Plain-text document sources:
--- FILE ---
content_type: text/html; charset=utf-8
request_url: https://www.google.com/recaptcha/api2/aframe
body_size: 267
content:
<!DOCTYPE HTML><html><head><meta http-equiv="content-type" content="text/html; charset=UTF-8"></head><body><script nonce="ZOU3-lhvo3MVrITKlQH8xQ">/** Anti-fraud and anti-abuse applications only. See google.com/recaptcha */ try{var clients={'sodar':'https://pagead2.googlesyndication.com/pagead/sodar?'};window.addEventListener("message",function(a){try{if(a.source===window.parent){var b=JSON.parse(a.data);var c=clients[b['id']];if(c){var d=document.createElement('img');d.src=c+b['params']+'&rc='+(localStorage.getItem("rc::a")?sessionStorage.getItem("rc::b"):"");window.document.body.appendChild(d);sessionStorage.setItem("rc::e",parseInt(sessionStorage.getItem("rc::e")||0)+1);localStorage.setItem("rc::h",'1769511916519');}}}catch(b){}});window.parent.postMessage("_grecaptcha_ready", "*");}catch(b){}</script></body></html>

▸ Task brief
Find and copy each line above holding "https".

▸ Response to this exercise
request_url: https://www.google.com/recaptcha/api2/aframe
<!DOCTYPE HTML><html><head><meta http-equiv="content-type" content="text/html; charset=UTF-8"></head><body><script nonce="ZOU3-lhvo3MVrITKlQH8xQ">/** Anti-fraud and anti-abuse applications only. See google.com/recaptcha */ try{var clients={'sodar':'https://pagead2.googlesyndication.com/pagead/sodar?'};window.addEventListener("message",function(a){try{if(a.source===window.parent){var b=JSON.parse(a.data);var c=clients[b['id']];if(c){var d=document.createElement('img');d.src=c+b['params']+'&rc='+(localStorage.getItem("rc::a")?sessionStorage.getItem("rc::b"):"");window.document.body.appendChild(d);sessionStorage.setItem("rc::e",parseInt(sessionStorage.getItem("rc::e")||0)+1);localStorage.setItem("rc::h",'1769511916519');}}}catch(b){}});window.parent.postMessage("_grecaptcha_ready", "*");}catch(b){}</script></body></html>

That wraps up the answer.